### [Material for the task]

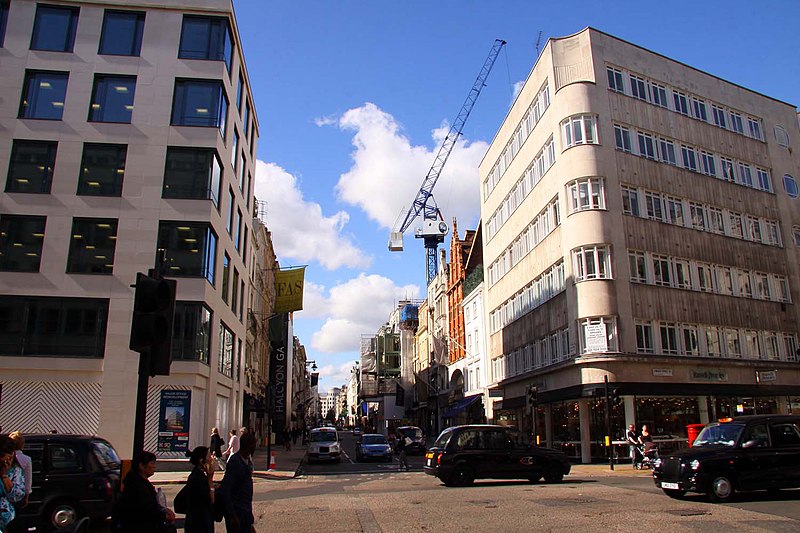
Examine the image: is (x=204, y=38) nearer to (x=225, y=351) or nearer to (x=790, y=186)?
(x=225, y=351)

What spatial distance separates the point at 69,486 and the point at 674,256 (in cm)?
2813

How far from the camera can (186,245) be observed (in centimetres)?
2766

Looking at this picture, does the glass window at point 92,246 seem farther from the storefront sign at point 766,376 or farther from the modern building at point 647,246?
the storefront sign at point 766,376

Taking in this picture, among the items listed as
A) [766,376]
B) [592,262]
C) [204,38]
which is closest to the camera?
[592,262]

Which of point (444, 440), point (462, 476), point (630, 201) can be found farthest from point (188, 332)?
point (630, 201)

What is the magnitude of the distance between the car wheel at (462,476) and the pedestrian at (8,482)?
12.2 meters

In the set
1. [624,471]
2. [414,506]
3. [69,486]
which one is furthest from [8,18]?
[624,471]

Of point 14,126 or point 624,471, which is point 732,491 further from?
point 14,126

---

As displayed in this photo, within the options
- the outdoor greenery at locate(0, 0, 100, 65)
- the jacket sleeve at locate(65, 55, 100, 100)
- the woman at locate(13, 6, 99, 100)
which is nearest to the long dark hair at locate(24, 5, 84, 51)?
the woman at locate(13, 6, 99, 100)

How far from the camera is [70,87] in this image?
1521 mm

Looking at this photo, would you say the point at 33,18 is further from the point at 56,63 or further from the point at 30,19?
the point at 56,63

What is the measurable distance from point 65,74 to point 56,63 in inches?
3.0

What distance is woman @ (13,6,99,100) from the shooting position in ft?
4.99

* * *

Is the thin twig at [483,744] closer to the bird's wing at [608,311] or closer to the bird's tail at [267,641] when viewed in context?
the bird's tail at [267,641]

### [Required work]
Please count how many lines in the records above contain the string "sign", treating uppercase and lowercase as different. Reply with the number only.

### [Reply to the exercise]
2